4. Appoint an on-site COVID-19 champion
Select an appropriate person in your organisation to be the ‘champion’ of keeping employees’ hygiene levels on track. Someone with Workplace Health and Safety knowledge, such as a human resources team member, would be ideal.
They would become the go-to person for other employees to ask questions about how they can navigate the ‘new normal’ working environment. For instance, the champion would check in with each team member to gauge what’s working, what’s not, and if they require any additional information or support.
They would also manage the upgraded cleaning schedule for your office or workspace and ensure team members remember to wipe down and clean their equipment after use.
Ms Macqueen said choosing a champion who keeps everyone aware of best safety principles – from good respiratory hygiene to encouraging people to stay home if they show any flu-like symptoms – will reassure staff that their health and safety is the priority.
“It also has the benefit of making them feel like their organisation is ‘there’ for them, and that they have the emotional comradery they need in our new style of working environment,” she said.

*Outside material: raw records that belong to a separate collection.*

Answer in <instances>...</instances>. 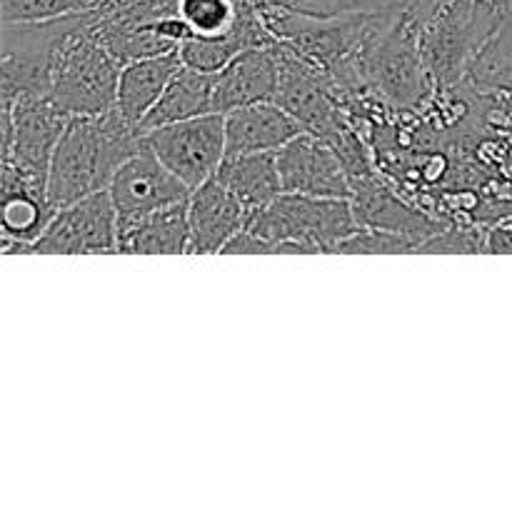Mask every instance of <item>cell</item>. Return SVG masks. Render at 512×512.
<instances>
[{
    "mask_svg": "<svg viewBox=\"0 0 512 512\" xmlns=\"http://www.w3.org/2000/svg\"><path fill=\"white\" fill-rule=\"evenodd\" d=\"M255 5H280L310 15H350V13H403L420 10L430 0H253Z\"/></svg>",
    "mask_w": 512,
    "mask_h": 512,
    "instance_id": "obj_23",
    "label": "cell"
},
{
    "mask_svg": "<svg viewBox=\"0 0 512 512\" xmlns=\"http://www.w3.org/2000/svg\"><path fill=\"white\" fill-rule=\"evenodd\" d=\"M498 3H500V5H503V8H505V10H508V13L512 15V0H498Z\"/></svg>",
    "mask_w": 512,
    "mask_h": 512,
    "instance_id": "obj_26",
    "label": "cell"
},
{
    "mask_svg": "<svg viewBox=\"0 0 512 512\" xmlns=\"http://www.w3.org/2000/svg\"><path fill=\"white\" fill-rule=\"evenodd\" d=\"M35 255L118 253V210L110 190H98L58 210L45 233L25 248Z\"/></svg>",
    "mask_w": 512,
    "mask_h": 512,
    "instance_id": "obj_9",
    "label": "cell"
},
{
    "mask_svg": "<svg viewBox=\"0 0 512 512\" xmlns=\"http://www.w3.org/2000/svg\"><path fill=\"white\" fill-rule=\"evenodd\" d=\"M280 55L278 43L258 45L235 55L213 80V110L233 113L245 105L268 103L278 98Z\"/></svg>",
    "mask_w": 512,
    "mask_h": 512,
    "instance_id": "obj_12",
    "label": "cell"
},
{
    "mask_svg": "<svg viewBox=\"0 0 512 512\" xmlns=\"http://www.w3.org/2000/svg\"><path fill=\"white\" fill-rule=\"evenodd\" d=\"M90 13L50 20L0 23V93L3 105L18 100L50 98L53 75L70 35Z\"/></svg>",
    "mask_w": 512,
    "mask_h": 512,
    "instance_id": "obj_4",
    "label": "cell"
},
{
    "mask_svg": "<svg viewBox=\"0 0 512 512\" xmlns=\"http://www.w3.org/2000/svg\"><path fill=\"white\" fill-rule=\"evenodd\" d=\"M415 18L430 80L453 88L470 75L510 13L498 0H430Z\"/></svg>",
    "mask_w": 512,
    "mask_h": 512,
    "instance_id": "obj_2",
    "label": "cell"
},
{
    "mask_svg": "<svg viewBox=\"0 0 512 512\" xmlns=\"http://www.w3.org/2000/svg\"><path fill=\"white\" fill-rule=\"evenodd\" d=\"M145 143L190 190H195L218 173L228 155L225 115L205 113L148 130Z\"/></svg>",
    "mask_w": 512,
    "mask_h": 512,
    "instance_id": "obj_8",
    "label": "cell"
},
{
    "mask_svg": "<svg viewBox=\"0 0 512 512\" xmlns=\"http://www.w3.org/2000/svg\"><path fill=\"white\" fill-rule=\"evenodd\" d=\"M108 190L118 210V223H133L155 210L183 203L193 193L148 145L120 165Z\"/></svg>",
    "mask_w": 512,
    "mask_h": 512,
    "instance_id": "obj_10",
    "label": "cell"
},
{
    "mask_svg": "<svg viewBox=\"0 0 512 512\" xmlns=\"http://www.w3.org/2000/svg\"><path fill=\"white\" fill-rule=\"evenodd\" d=\"M118 3H125V0H0V23L95 13V10H108Z\"/></svg>",
    "mask_w": 512,
    "mask_h": 512,
    "instance_id": "obj_24",
    "label": "cell"
},
{
    "mask_svg": "<svg viewBox=\"0 0 512 512\" xmlns=\"http://www.w3.org/2000/svg\"><path fill=\"white\" fill-rule=\"evenodd\" d=\"M100 10L70 35L53 75L50 98L70 115H103L115 108L120 85L118 63L98 33Z\"/></svg>",
    "mask_w": 512,
    "mask_h": 512,
    "instance_id": "obj_7",
    "label": "cell"
},
{
    "mask_svg": "<svg viewBox=\"0 0 512 512\" xmlns=\"http://www.w3.org/2000/svg\"><path fill=\"white\" fill-rule=\"evenodd\" d=\"M190 250L195 255L223 253L225 245L248 228L250 213L228 185L208 178L190 193Z\"/></svg>",
    "mask_w": 512,
    "mask_h": 512,
    "instance_id": "obj_13",
    "label": "cell"
},
{
    "mask_svg": "<svg viewBox=\"0 0 512 512\" xmlns=\"http://www.w3.org/2000/svg\"><path fill=\"white\" fill-rule=\"evenodd\" d=\"M300 133H305L303 125L278 100L245 105L225 115L228 155L278 153Z\"/></svg>",
    "mask_w": 512,
    "mask_h": 512,
    "instance_id": "obj_14",
    "label": "cell"
},
{
    "mask_svg": "<svg viewBox=\"0 0 512 512\" xmlns=\"http://www.w3.org/2000/svg\"><path fill=\"white\" fill-rule=\"evenodd\" d=\"M180 65H183V60H180L178 50L175 53L153 55V58H140L123 65V70H120L118 100H115L118 113L128 118L130 123H143L145 115L153 110L160 95L165 93V88L173 80V75L178 73Z\"/></svg>",
    "mask_w": 512,
    "mask_h": 512,
    "instance_id": "obj_17",
    "label": "cell"
},
{
    "mask_svg": "<svg viewBox=\"0 0 512 512\" xmlns=\"http://www.w3.org/2000/svg\"><path fill=\"white\" fill-rule=\"evenodd\" d=\"M190 200V198H188ZM168 205L163 210L133 220L118 223V253L145 255H180L190 250V205Z\"/></svg>",
    "mask_w": 512,
    "mask_h": 512,
    "instance_id": "obj_16",
    "label": "cell"
},
{
    "mask_svg": "<svg viewBox=\"0 0 512 512\" xmlns=\"http://www.w3.org/2000/svg\"><path fill=\"white\" fill-rule=\"evenodd\" d=\"M215 178L233 190L235 198L248 208L250 218L283 193L275 153L225 155Z\"/></svg>",
    "mask_w": 512,
    "mask_h": 512,
    "instance_id": "obj_18",
    "label": "cell"
},
{
    "mask_svg": "<svg viewBox=\"0 0 512 512\" xmlns=\"http://www.w3.org/2000/svg\"><path fill=\"white\" fill-rule=\"evenodd\" d=\"M470 83L512 113V15L470 70Z\"/></svg>",
    "mask_w": 512,
    "mask_h": 512,
    "instance_id": "obj_22",
    "label": "cell"
},
{
    "mask_svg": "<svg viewBox=\"0 0 512 512\" xmlns=\"http://www.w3.org/2000/svg\"><path fill=\"white\" fill-rule=\"evenodd\" d=\"M55 215H58V208L50 203L45 193H33V190L3 193L0 233H3L5 253H25V248L45 233Z\"/></svg>",
    "mask_w": 512,
    "mask_h": 512,
    "instance_id": "obj_20",
    "label": "cell"
},
{
    "mask_svg": "<svg viewBox=\"0 0 512 512\" xmlns=\"http://www.w3.org/2000/svg\"><path fill=\"white\" fill-rule=\"evenodd\" d=\"M413 250H418L415 243L403 235L360 225L350 238H345L335 248V253H413Z\"/></svg>",
    "mask_w": 512,
    "mask_h": 512,
    "instance_id": "obj_25",
    "label": "cell"
},
{
    "mask_svg": "<svg viewBox=\"0 0 512 512\" xmlns=\"http://www.w3.org/2000/svg\"><path fill=\"white\" fill-rule=\"evenodd\" d=\"M353 200L280 193L250 218L258 253H335L358 230Z\"/></svg>",
    "mask_w": 512,
    "mask_h": 512,
    "instance_id": "obj_3",
    "label": "cell"
},
{
    "mask_svg": "<svg viewBox=\"0 0 512 512\" xmlns=\"http://www.w3.org/2000/svg\"><path fill=\"white\" fill-rule=\"evenodd\" d=\"M145 145V130L123 118L118 108L103 115H73L50 160V203L60 210L85 195L108 190L120 165Z\"/></svg>",
    "mask_w": 512,
    "mask_h": 512,
    "instance_id": "obj_1",
    "label": "cell"
},
{
    "mask_svg": "<svg viewBox=\"0 0 512 512\" xmlns=\"http://www.w3.org/2000/svg\"><path fill=\"white\" fill-rule=\"evenodd\" d=\"M73 115L53 98L18 100L3 105V193L33 190L48 195V173L55 145Z\"/></svg>",
    "mask_w": 512,
    "mask_h": 512,
    "instance_id": "obj_5",
    "label": "cell"
},
{
    "mask_svg": "<svg viewBox=\"0 0 512 512\" xmlns=\"http://www.w3.org/2000/svg\"><path fill=\"white\" fill-rule=\"evenodd\" d=\"M283 193L353 198V180L338 150L313 133H300L278 153Z\"/></svg>",
    "mask_w": 512,
    "mask_h": 512,
    "instance_id": "obj_11",
    "label": "cell"
},
{
    "mask_svg": "<svg viewBox=\"0 0 512 512\" xmlns=\"http://www.w3.org/2000/svg\"><path fill=\"white\" fill-rule=\"evenodd\" d=\"M213 80L215 73H203L190 65H180L178 73L168 83L165 93L153 105L140 128L148 130L163 128V125L180 123V120L198 118V115L215 113L213 110Z\"/></svg>",
    "mask_w": 512,
    "mask_h": 512,
    "instance_id": "obj_19",
    "label": "cell"
},
{
    "mask_svg": "<svg viewBox=\"0 0 512 512\" xmlns=\"http://www.w3.org/2000/svg\"><path fill=\"white\" fill-rule=\"evenodd\" d=\"M253 13V0H178V15L188 28V38H223Z\"/></svg>",
    "mask_w": 512,
    "mask_h": 512,
    "instance_id": "obj_21",
    "label": "cell"
},
{
    "mask_svg": "<svg viewBox=\"0 0 512 512\" xmlns=\"http://www.w3.org/2000/svg\"><path fill=\"white\" fill-rule=\"evenodd\" d=\"M350 200H353L358 225L403 235V238L413 240L418 250L420 245L428 243L430 238L440 233V225L435 220L425 218L418 210L400 203L393 193L380 188L378 183H370L368 178H360L358 183H353V198Z\"/></svg>",
    "mask_w": 512,
    "mask_h": 512,
    "instance_id": "obj_15",
    "label": "cell"
},
{
    "mask_svg": "<svg viewBox=\"0 0 512 512\" xmlns=\"http://www.w3.org/2000/svg\"><path fill=\"white\" fill-rule=\"evenodd\" d=\"M360 83L398 108L420 103L430 88V75L420 53L418 18L413 10L390 13L358 58Z\"/></svg>",
    "mask_w": 512,
    "mask_h": 512,
    "instance_id": "obj_6",
    "label": "cell"
}]
</instances>
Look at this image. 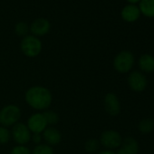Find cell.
<instances>
[{
  "mask_svg": "<svg viewBox=\"0 0 154 154\" xmlns=\"http://www.w3.org/2000/svg\"><path fill=\"white\" fill-rule=\"evenodd\" d=\"M25 100L27 105L33 110L43 112L50 108L53 103V94L45 86L34 85L26 90Z\"/></svg>",
  "mask_w": 154,
  "mask_h": 154,
  "instance_id": "1",
  "label": "cell"
},
{
  "mask_svg": "<svg viewBox=\"0 0 154 154\" xmlns=\"http://www.w3.org/2000/svg\"><path fill=\"white\" fill-rule=\"evenodd\" d=\"M135 57L131 51L123 50L119 52L113 58L112 65L119 73H128L134 66Z\"/></svg>",
  "mask_w": 154,
  "mask_h": 154,
  "instance_id": "2",
  "label": "cell"
},
{
  "mask_svg": "<svg viewBox=\"0 0 154 154\" xmlns=\"http://www.w3.org/2000/svg\"><path fill=\"white\" fill-rule=\"evenodd\" d=\"M22 116V111L16 104H8L0 110V125L5 127H12L19 122Z\"/></svg>",
  "mask_w": 154,
  "mask_h": 154,
  "instance_id": "3",
  "label": "cell"
},
{
  "mask_svg": "<svg viewBox=\"0 0 154 154\" xmlns=\"http://www.w3.org/2000/svg\"><path fill=\"white\" fill-rule=\"evenodd\" d=\"M122 136L116 130L109 129L103 131L99 138V141L101 146H103L105 149L114 150L118 149L122 142Z\"/></svg>",
  "mask_w": 154,
  "mask_h": 154,
  "instance_id": "4",
  "label": "cell"
},
{
  "mask_svg": "<svg viewBox=\"0 0 154 154\" xmlns=\"http://www.w3.org/2000/svg\"><path fill=\"white\" fill-rule=\"evenodd\" d=\"M22 53L30 58L36 57L42 51V43L38 37L35 35H26L23 38L21 45Z\"/></svg>",
  "mask_w": 154,
  "mask_h": 154,
  "instance_id": "5",
  "label": "cell"
},
{
  "mask_svg": "<svg viewBox=\"0 0 154 154\" xmlns=\"http://www.w3.org/2000/svg\"><path fill=\"white\" fill-rule=\"evenodd\" d=\"M127 83L130 89L135 93H141L145 91L148 85V80L146 75L139 70L131 71L129 72Z\"/></svg>",
  "mask_w": 154,
  "mask_h": 154,
  "instance_id": "6",
  "label": "cell"
},
{
  "mask_svg": "<svg viewBox=\"0 0 154 154\" xmlns=\"http://www.w3.org/2000/svg\"><path fill=\"white\" fill-rule=\"evenodd\" d=\"M32 132L28 129L26 123L17 122L11 129V137L17 145H26L31 141Z\"/></svg>",
  "mask_w": 154,
  "mask_h": 154,
  "instance_id": "7",
  "label": "cell"
},
{
  "mask_svg": "<svg viewBox=\"0 0 154 154\" xmlns=\"http://www.w3.org/2000/svg\"><path fill=\"white\" fill-rule=\"evenodd\" d=\"M26 125L32 133L40 134H42V132L48 127L45 115L41 112H35V113L31 114L27 119Z\"/></svg>",
  "mask_w": 154,
  "mask_h": 154,
  "instance_id": "8",
  "label": "cell"
},
{
  "mask_svg": "<svg viewBox=\"0 0 154 154\" xmlns=\"http://www.w3.org/2000/svg\"><path fill=\"white\" fill-rule=\"evenodd\" d=\"M103 107L107 114L115 117L121 112V102L114 93H107L103 98Z\"/></svg>",
  "mask_w": 154,
  "mask_h": 154,
  "instance_id": "9",
  "label": "cell"
},
{
  "mask_svg": "<svg viewBox=\"0 0 154 154\" xmlns=\"http://www.w3.org/2000/svg\"><path fill=\"white\" fill-rule=\"evenodd\" d=\"M43 140L45 143L53 147L59 144L62 140V133L61 131L53 126H48L43 132H42Z\"/></svg>",
  "mask_w": 154,
  "mask_h": 154,
  "instance_id": "10",
  "label": "cell"
},
{
  "mask_svg": "<svg viewBox=\"0 0 154 154\" xmlns=\"http://www.w3.org/2000/svg\"><path fill=\"white\" fill-rule=\"evenodd\" d=\"M121 17L127 23H134L140 17V11L137 5L128 4L121 11Z\"/></svg>",
  "mask_w": 154,
  "mask_h": 154,
  "instance_id": "11",
  "label": "cell"
},
{
  "mask_svg": "<svg viewBox=\"0 0 154 154\" xmlns=\"http://www.w3.org/2000/svg\"><path fill=\"white\" fill-rule=\"evenodd\" d=\"M50 23L47 19L45 18H38L35 19L31 26H30V31L35 36H42L46 35L49 30H50Z\"/></svg>",
  "mask_w": 154,
  "mask_h": 154,
  "instance_id": "12",
  "label": "cell"
},
{
  "mask_svg": "<svg viewBox=\"0 0 154 154\" xmlns=\"http://www.w3.org/2000/svg\"><path fill=\"white\" fill-rule=\"evenodd\" d=\"M140 71L143 73H151L154 72V56L149 54H143L138 60Z\"/></svg>",
  "mask_w": 154,
  "mask_h": 154,
  "instance_id": "13",
  "label": "cell"
},
{
  "mask_svg": "<svg viewBox=\"0 0 154 154\" xmlns=\"http://www.w3.org/2000/svg\"><path fill=\"white\" fill-rule=\"evenodd\" d=\"M138 7L140 15L148 18H154V0H140Z\"/></svg>",
  "mask_w": 154,
  "mask_h": 154,
  "instance_id": "14",
  "label": "cell"
},
{
  "mask_svg": "<svg viewBox=\"0 0 154 154\" xmlns=\"http://www.w3.org/2000/svg\"><path fill=\"white\" fill-rule=\"evenodd\" d=\"M138 130L141 134H149L154 131V121L150 118H144L140 121Z\"/></svg>",
  "mask_w": 154,
  "mask_h": 154,
  "instance_id": "15",
  "label": "cell"
},
{
  "mask_svg": "<svg viewBox=\"0 0 154 154\" xmlns=\"http://www.w3.org/2000/svg\"><path fill=\"white\" fill-rule=\"evenodd\" d=\"M121 147H123L124 149H128L133 154H138L139 152V143L138 141L131 136L125 137L122 139V142Z\"/></svg>",
  "mask_w": 154,
  "mask_h": 154,
  "instance_id": "16",
  "label": "cell"
},
{
  "mask_svg": "<svg viewBox=\"0 0 154 154\" xmlns=\"http://www.w3.org/2000/svg\"><path fill=\"white\" fill-rule=\"evenodd\" d=\"M44 115H45V121L47 122V125L48 126H53L54 127L60 121V117H59V114L53 111V110H46L45 112H43Z\"/></svg>",
  "mask_w": 154,
  "mask_h": 154,
  "instance_id": "17",
  "label": "cell"
},
{
  "mask_svg": "<svg viewBox=\"0 0 154 154\" xmlns=\"http://www.w3.org/2000/svg\"><path fill=\"white\" fill-rule=\"evenodd\" d=\"M100 146H101V144H100V141L98 139L90 138L85 142V150L90 154L96 153L98 151Z\"/></svg>",
  "mask_w": 154,
  "mask_h": 154,
  "instance_id": "18",
  "label": "cell"
},
{
  "mask_svg": "<svg viewBox=\"0 0 154 154\" xmlns=\"http://www.w3.org/2000/svg\"><path fill=\"white\" fill-rule=\"evenodd\" d=\"M31 154H54V151L53 147L45 143H41L35 146L33 150H31Z\"/></svg>",
  "mask_w": 154,
  "mask_h": 154,
  "instance_id": "19",
  "label": "cell"
},
{
  "mask_svg": "<svg viewBox=\"0 0 154 154\" xmlns=\"http://www.w3.org/2000/svg\"><path fill=\"white\" fill-rule=\"evenodd\" d=\"M11 139V131L8 127L0 125V144L5 145L8 143Z\"/></svg>",
  "mask_w": 154,
  "mask_h": 154,
  "instance_id": "20",
  "label": "cell"
},
{
  "mask_svg": "<svg viewBox=\"0 0 154 154\" xmlns=\"http://www.w3.org/2000/svg\"><path fill=\"white\" fill-rule=\"evenodd\" d=\"M15 30H16V33L20 35V36H26L28 31H29V27L26 24V23H23V22H20L18 24H17L16 27H15Z\"/></svg>",
  "mask_w": 154,
  "mask_h": 154,
  "instance_id": "21",
  "label": "cell"
},
{
  "mask_svg": "<svg viewBox=\"0 0 154 154\" xmlns=\"http://www.w3.org/2000/svg\"><path fill=\"white\" fill-rule=\"evenodd\" d=\"M10 154H31V150L26 145H17L12 148Z\"/></svg>",
  "mask_w": 154,
  "mask_h": 154,
  "instance_id": "22",
  "label": "cell"
},
{
  "mask_svg": "<svg viewBox=\"0 0 154 154\" xmlns=\"http://www.w3.org/2000/svg\"><path fill=\"white\" fill-rule=\"evenodd\" d=\"M31 140H32L35 145L41 144V143H42V140H43L42 134H40V133H32Z\"/></svg>",
  "mask_w": 154,
  "mask_h": 154,
  "instance_id": "23",
  "label": "cell"
},
{
  "mask_svg": "<svg viewBox=\"0 0 154 154\" xmlns=\"http://www.w3.org/2000/svg\"><path fill=\"white\" fill-rule=\"evenodd\" d=\"M116 154H133V153H131V152L129 151L128 149H124L123 147H120V148L118 149V150L116 151Z\"/></svg>",
  "mask_w": 154,
  "mask_h": 154,
  "instance_id": "24",
  "label": "cell"
},
{
  "mask_svg": "<svg viewBox=\"0 0 154 154\" xmlns=\"http://www.w3.org/2000/svg\"><path fill=\"white\" fill-rule=\"evenodd\" d=\"M96 154H116L114 150H110V149H103L102 151L97 152Z\"/></svg>",
  "mask_w": 154,
  "mask_h": 154,
  "instance_id": "25",
  "label": "cell"
},
{
  "mask_svg": "<svg viewBox=\"0 0 154 154\" xmlns=\"http://www.w3.org/2000/svg\"><path fill=\"white\" fill-rule=\"evenodd\" d=\"M126 1L129 3V4H131V5H137L139 4V2L140 0H126Z\"/></svg>",
  "mask_w": 154,
  "mask_h": 154,
  "instance_id": "26",
  "label": "cell"
}]
</instances>
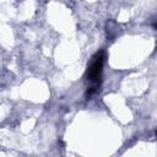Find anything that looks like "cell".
Returning a JSON list of instances; mask_svg holds the SVG:
<instances>
[{"mask_svg":"<svg viewBox=\"0 0 157 157\" xmlns=\"http://www.w3.org/2000/svg\"><path fill=\"white\" fill-rule=\"evenodd\" d=\"M103 60H104V56H103V53L99 52L97 53L93 58H92V61L87 69V74H86V77H87V81L91 83V87L88 88L87 91V96H92L94 92H97L99 85H101V75H102V67H103Z\"/></svg>","mask_w":157,"mask_h":157,"instance_id":"cell-1","label":"cell"},{"mask_svg":"<svg viewBox=\"0 0 157 157\" xmlns=\"http://www.w3.org/2000/svg\"><path fill=\"white\" fill-rule=\"evenodd\" d=\"M156 135H157V131H156Z\"/></svg>","mask_w":157,"mask_h":157,"instance_id":"cell-2","label":"cell"},{"mask_svg":"<svg viewBox=\"0 0 157 157\" xmlns=\"http://www.w3.org/2000/svg\"><path fill=\"white\" fill-rule=\"evenodd\" d=\"M156 28H157V25H156Z\"/></svg>","mask_w":157,"mask_h":157,"instance_id":"cell-3","label":"cell"}]
</instances>
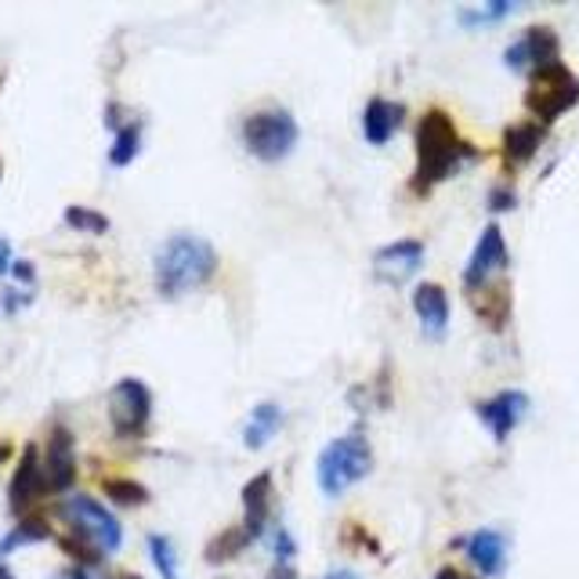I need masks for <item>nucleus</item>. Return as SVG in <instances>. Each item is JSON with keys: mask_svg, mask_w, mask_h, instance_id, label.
Segmentation results:
<instances>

5. Create a plan for ongoing sanitisation
Consider equipping each employee with their own bottle of hand sanitiser, hospital-grade anti-viral disinfectant, and cleaning cloth when they return to the workplace.
Having individual sanitary equipment will also alleviate any worry that multiple people are handling the disinfectant.
6. Assess and determine how to use shared meeting spaces
Up until the outbreak of COVID-19, open-plan offices with shared desks and ‘pod’ meeting areas were becoming the preferred way of working for many organisations.
However, for the foreseeable future, these more casual meeting spaces with soft furnishings – surfaces that need to be steam-cleaned, often at a considerable expense – should be avoided, as a virus has the potential to last on these surfaces for up to 24 hours.
If you can, choose a more traditional meeting room with hard surfaces.
Although the virus can live on glass, plastic, and stainless steel for up to 72 hours, these surfaces are much easier to clean and disinfect.
7. Incorporate company vehicles into your cleaning schedule
If you have company vehicles, these now also need to be included in your cleaning schedule – especially if multiple people use the vehicles.
A minimum of one precautionary COVID-19 clean a week will ensure all surfaces within the vehicle’s interior are fully cleaned, and all external touchpoints are also cleaned, such as door handles and side-view mirrors.
8. Consider a cleaning concierge service
Most agencies have high-risk shared touchpoints used by clients and staff. These are best managed by a fully trained day-cleaning team who are uniformed and equipped to sanitise and disinfect touchpoints all-day long – whether they be kitchens, bathrooms, or meeting rooms.
Though some might regard it as extreme, having an on-demand cleaning service will restore confidence in your agency’s hygiene standards day-in and day-out.
9. Hire a commercial cleaning specialist
Some cleaning companies have had to adapt quickly to the new COVID-19 risk environment, while others, especially professional commercial cleaning services, have been cleaning to a hospital standard for many years.
Ms Macqueen said agencies who have committed to additional safety standards, such as ISO 45001, should seek cleaners whose services are ISO certified.